LABORATORY
This kaleidoscope above transforms fragments of ocean microplastic, gathered from the very beaches where industrialists extracted and accumulated oil in Los Angeles, into a vibrant yet unsettling composition. Bound together by raw oil globs, these abstracted plastics twisting around in circles reflect the temporal cycle of fossil fuel as both marvel and scourge—born from ancient fossilized matter, consumed in the present, and destined to endure indefinitely. The interaction creates a dynamic interplay: move forward and the fragments explode outward in a riot of chaos, an eruption of destruction; move backward and it collapses inward, a black hole of ecological degradation and colonial extraction.

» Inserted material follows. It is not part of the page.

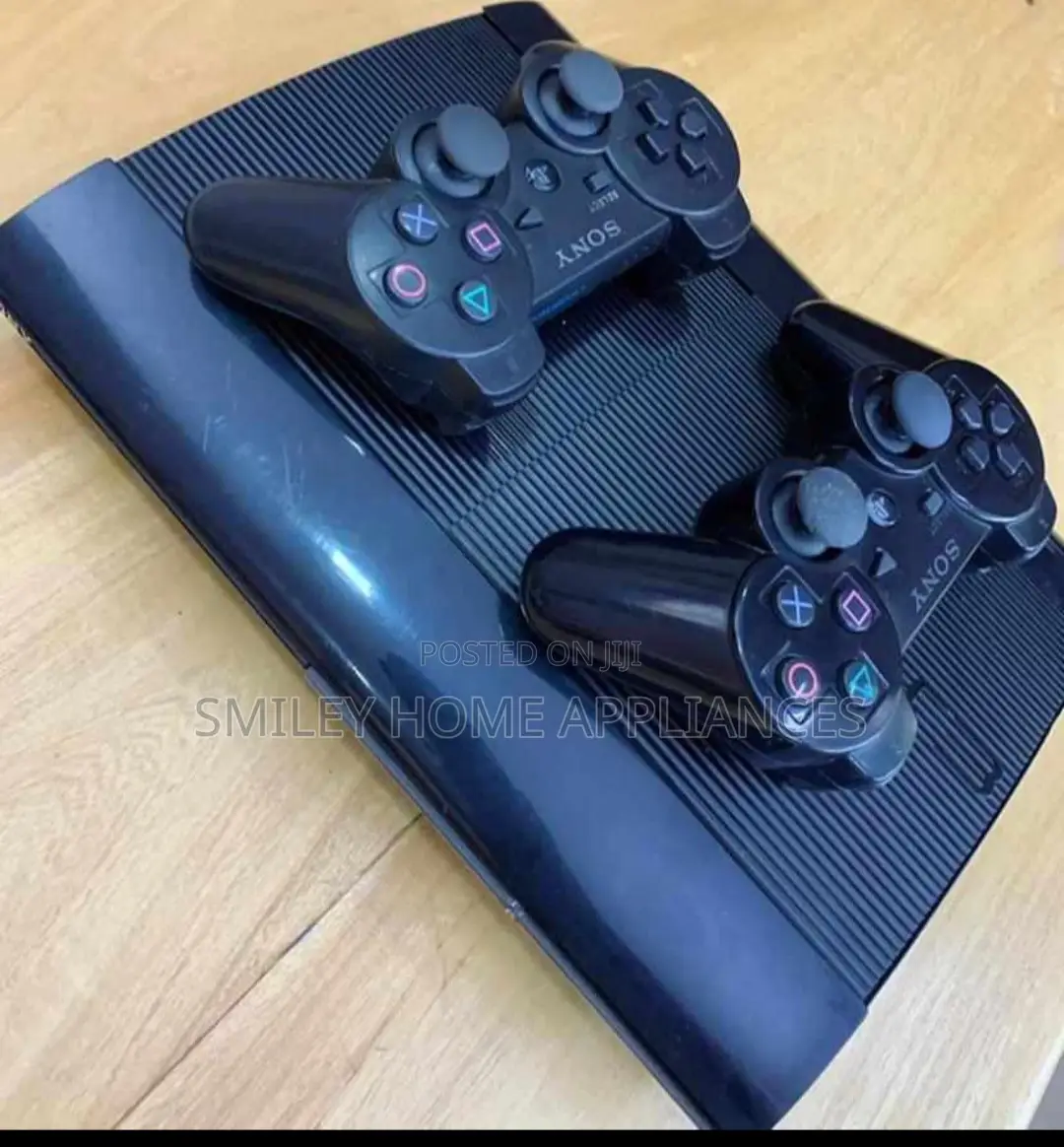 Refurbished Sony PS 3 With Two Pads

The ungraspable entanglement of fossil capital, ecological degradation, and enduring colonial impact mark the landscape with a dizzying fusion of anthropocenic (or capitalocenic) permanence.
A Truvada container reborn, brimming with a kaleidoscope of microplastic fragments. They mirror the shattered facets of my mental being, once confined by the grip of OCD. Each piece is meant to be offered to a patient in the OCD Intensive Treatment Program as a pre-exposure therapy prophylaxis to remember how chaos intertwines with resilience.
This furniture series weaves vibrant hues of epoxy and ocean microplastics from Los Angeles beaches into a narrative of deep geological time. Each piece embodies the entanglement of labor, industry, and ecological impact, reflecting the imprint of fossil capital on the Earth’s past and present. The materials—epoxy as a forever chemical and microplastics as persistent pollutants—serve as a haunting reminder that we are threads in an unfolding tapestry of time, both creators and inheritors of its legacy.
I build upon the work of Charles Moore, Patricia Corcoran, Kelly Jazvac, and Kirsty Robertson to complete a political ecology of "plastiglomerate," a geological conglomeration of plastic marine debris, volcanic basalt, sand, and shells first identified in Kaʻū, Hawai’i. Plastiglomerate has been proposed as an informal marker of the Anthropocene epoch, symbolizing the entanglements of nature and culture. I collected and examined the material's vitality from the remote Kamilo Beach, exploring how it embodies the social, political, and ecological forces that shape it. Plastiglomerate is neither inert nor apolitical; it is a fusion of occupation, colonialism, the petrochemical industry, militarization, and broader structures of the discard society, offering a stark reminder of the complex legacies that persist in both physical and symbolic form.